◆ Data provided ◆

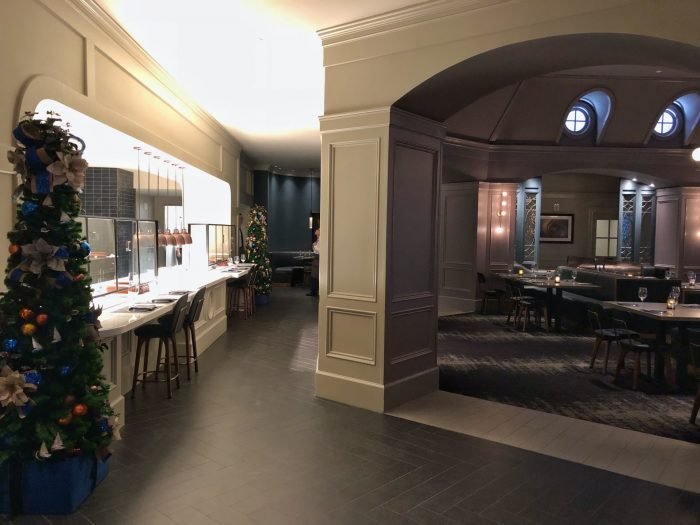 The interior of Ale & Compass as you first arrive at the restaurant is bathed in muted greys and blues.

---

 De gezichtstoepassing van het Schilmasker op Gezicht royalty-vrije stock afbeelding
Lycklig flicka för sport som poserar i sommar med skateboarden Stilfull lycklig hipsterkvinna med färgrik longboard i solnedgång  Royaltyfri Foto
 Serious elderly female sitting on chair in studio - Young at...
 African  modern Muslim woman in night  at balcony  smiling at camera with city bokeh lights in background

◆ What you need to do ◆
Out of the data above, transcribe exactly and only the lines starting with the line that has "De gezichtstoepassing van" and going on through the line that has "lights in background", both included.

◆ Exercise solution ◆
 De gezichtstoepassing van het Schilmasker op Gezicht royalty-vrije stock afbeelding
Lycklig flicka för sport som poserar i sommar med skateboarden Stilfull lycklig hipsterkvinna med färgrik longboard i solnedgång  Royaltyfri Foto
 Serious elderly female sitting on chair in studio - Young at...
 African  modern Muslim woman in night  at balcony  smiling at camera with city bokeh lights in background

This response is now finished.